Есть вещи, которые я никогда не смогу изменить. Передо мной проходит череда лиц: рыжий Костя, юноша с носовым платком, моя сестра, ее крошечная дочь…
Жизнь – это бесконечное пополнение перечня того, с чем ты, оказывается, способен жить.
С горем.
С ненавистью.
С виной.
Но однажды наступает день, когда понимаешь, что горе, казавшееся нестерпимым, утратило остроту, а ненависть схлынула. Я знаю, отчего это происходит. Причина не во времени – оно, сколько бы о том ни твердили, не лечит, а лишь приучает держать лицо и не выпускать крик наружу, – а в людях. Я больше не одна.
У меня есть Кирилл.
Есть Карамазов. Мы увидимся в сентябре. Я приготовила подарки: кофейную пару и воронье перо – бархатисто-черное, с бирюзовым отливом.
Есть девушка, ничуть не похожая на мою сестру. Я каждый день присылаю ей фотографии реки, леса и нашей палатки.

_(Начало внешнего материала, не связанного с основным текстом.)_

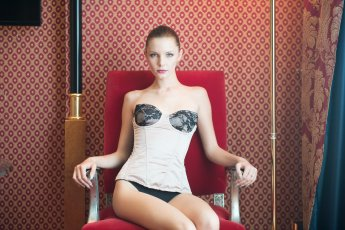 """129-Bustier-FDL Images tagged """"moda"""""""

Вина – это единственное, что остается со мной. Но иногда утихает и она. Поздними вечерами мы запускаем из лодки китайские фонарики, подаренные Полиной. Плещет вода, свистит ночная птица. Золотой шар поднимается все выше и выше, рассеивая темноту, постепенно превращаясь в крошечный огонек, затем – в точку, и наконец сливается с августовскими звездами, будто он не погас, а взлетел на непостижимую высоту и стал одной из них.